* [Acción requerida 1]: Según el texto sobre la responsabilidad del intelectual, ¿qué tiene el intelectual el imperativo moral de denunciar?
* [Acción requerida 2]: Continúa el texto sobre la responsabilidad del intelectual a partir de su última oración.

* [Sección de texto]:
No es extraño darse cuenta de que un intelectual o un científico ahora suele decir "trabajo en ese proyecto"o "empresa" –lo cual le dará prestigio– y no "trabajo para la ciencia" o "por una coherencia". Por ello, en todo caso, lo que se debe evitar es cualquier dirigismo en contra de la razón o de censura. Por coherencia, el intelectual tiene el imperativo moral de denunciar los abusos de poder que benefician o engrandecen a unos pocos, las medidas de autoridad inservibles u opresoras, la "unipersonalidad nacional" o un exceso de patriotismo que aúna los odios para el aislamiento social o para la guerra. El odio de una persona no llega a ninguna parte –no es tan relevante–; empero, un odio social sí, escudándose o ayudándose de muchos para desestabilizar un país a favor de la crispación, de la violencia.

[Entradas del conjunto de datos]
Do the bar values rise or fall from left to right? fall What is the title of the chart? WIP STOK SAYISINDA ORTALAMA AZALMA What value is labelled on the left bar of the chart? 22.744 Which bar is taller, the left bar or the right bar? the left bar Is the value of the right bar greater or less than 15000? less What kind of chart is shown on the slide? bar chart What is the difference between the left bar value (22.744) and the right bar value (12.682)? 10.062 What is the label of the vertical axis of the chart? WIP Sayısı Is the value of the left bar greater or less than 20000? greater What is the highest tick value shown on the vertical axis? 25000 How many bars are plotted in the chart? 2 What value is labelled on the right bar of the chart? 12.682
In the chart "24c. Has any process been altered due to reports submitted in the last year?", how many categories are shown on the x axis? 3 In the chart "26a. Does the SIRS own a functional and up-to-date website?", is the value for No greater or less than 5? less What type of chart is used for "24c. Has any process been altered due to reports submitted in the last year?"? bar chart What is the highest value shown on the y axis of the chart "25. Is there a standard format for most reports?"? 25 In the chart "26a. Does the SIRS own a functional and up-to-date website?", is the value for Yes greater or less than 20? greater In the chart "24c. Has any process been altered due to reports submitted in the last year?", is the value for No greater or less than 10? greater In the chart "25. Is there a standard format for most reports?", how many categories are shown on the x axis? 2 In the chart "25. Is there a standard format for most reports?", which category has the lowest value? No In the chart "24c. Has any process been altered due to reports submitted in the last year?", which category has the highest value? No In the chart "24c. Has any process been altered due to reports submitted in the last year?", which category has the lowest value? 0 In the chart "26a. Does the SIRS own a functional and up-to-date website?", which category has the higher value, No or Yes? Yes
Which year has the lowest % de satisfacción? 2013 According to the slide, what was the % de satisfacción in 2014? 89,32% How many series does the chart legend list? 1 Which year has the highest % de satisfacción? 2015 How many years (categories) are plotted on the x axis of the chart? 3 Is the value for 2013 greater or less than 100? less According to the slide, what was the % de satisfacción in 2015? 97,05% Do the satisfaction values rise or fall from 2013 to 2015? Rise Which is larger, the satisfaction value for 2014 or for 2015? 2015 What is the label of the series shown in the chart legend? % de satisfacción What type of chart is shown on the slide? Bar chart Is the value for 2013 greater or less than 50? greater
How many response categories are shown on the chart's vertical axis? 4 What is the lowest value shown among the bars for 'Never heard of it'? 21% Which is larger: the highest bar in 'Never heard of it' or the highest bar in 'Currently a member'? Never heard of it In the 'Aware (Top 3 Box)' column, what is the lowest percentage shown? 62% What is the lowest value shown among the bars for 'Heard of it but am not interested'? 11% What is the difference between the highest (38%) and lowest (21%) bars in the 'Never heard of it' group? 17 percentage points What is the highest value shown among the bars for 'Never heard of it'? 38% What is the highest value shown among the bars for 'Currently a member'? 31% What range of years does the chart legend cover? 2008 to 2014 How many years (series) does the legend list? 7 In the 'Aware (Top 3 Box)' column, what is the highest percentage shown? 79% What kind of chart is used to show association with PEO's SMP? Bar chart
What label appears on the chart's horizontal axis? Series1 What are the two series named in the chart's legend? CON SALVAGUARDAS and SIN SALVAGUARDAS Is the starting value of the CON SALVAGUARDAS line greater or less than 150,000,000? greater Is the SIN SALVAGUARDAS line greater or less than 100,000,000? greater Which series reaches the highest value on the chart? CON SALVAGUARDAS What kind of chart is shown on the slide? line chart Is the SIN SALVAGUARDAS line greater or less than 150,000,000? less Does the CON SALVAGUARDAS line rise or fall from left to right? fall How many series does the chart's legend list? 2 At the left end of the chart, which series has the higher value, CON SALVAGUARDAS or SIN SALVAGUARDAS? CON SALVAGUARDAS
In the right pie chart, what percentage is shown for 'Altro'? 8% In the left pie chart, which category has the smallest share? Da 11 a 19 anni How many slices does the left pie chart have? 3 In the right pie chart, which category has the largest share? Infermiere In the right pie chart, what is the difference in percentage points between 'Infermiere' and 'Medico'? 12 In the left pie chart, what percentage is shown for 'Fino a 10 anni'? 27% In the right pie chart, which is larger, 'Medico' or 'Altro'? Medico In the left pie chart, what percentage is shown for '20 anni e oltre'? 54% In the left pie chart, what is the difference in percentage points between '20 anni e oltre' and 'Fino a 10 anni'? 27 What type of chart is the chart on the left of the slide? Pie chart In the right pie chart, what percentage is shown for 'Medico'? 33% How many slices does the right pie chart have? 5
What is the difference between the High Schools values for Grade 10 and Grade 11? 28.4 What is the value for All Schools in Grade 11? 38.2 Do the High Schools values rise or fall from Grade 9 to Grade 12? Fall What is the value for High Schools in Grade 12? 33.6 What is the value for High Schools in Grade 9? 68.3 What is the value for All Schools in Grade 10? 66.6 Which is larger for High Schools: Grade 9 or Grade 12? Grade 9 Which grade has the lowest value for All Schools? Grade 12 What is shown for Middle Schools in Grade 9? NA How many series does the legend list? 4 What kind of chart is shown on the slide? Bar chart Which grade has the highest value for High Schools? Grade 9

* [Resultado esperado 1]: Los abusos de poder que benefician o engrandecen a unos pocos, las medidas de autoridad inservibles u opresoras, la "unipersonalidad nacional" o un exceso de patriotismo que aúna los odios para el aislamiento social o para la guerra.

* [Resultado esperado 2]:
Aquí, en el mundo, las leyes ejercidas deben ser leyes prácticas, no leyes divinas o sublimadas por el capricho de cuatro iluminados para la alineación o para la manipulación irracional; luego lo supremo será el derecho facilitado o permitido –distribuido–, la dignidad humana –para cualquier poder en el contexto ejecutivo– conforme a que lo íntimo no se impone, como se sobreentiende con el arte o con el ideal político. He ahí la base: el antidogmatismo, la concepción responsable de que existen seres humanos iguales en derechos con la necesidad, sobre todo, de recursos prácticos, no de dogmas.

En derredor nuestro, el dogma se nutre de la sinrazón, del "porque sí" irracional, de la justificación injustificable, de la sensiblería útil a la censura y no al sentido crítico, de la hipocresía, de la inculcación del miedo o del amor ficticio –el de moda que responde a unos cánones que incentivan la marginación–, de la mentira. Al dogma, a ultranza, le agrada el quietismo, la optimación manipuladora, el "todo va bien", el "Dios lo ha querido así", la resignación.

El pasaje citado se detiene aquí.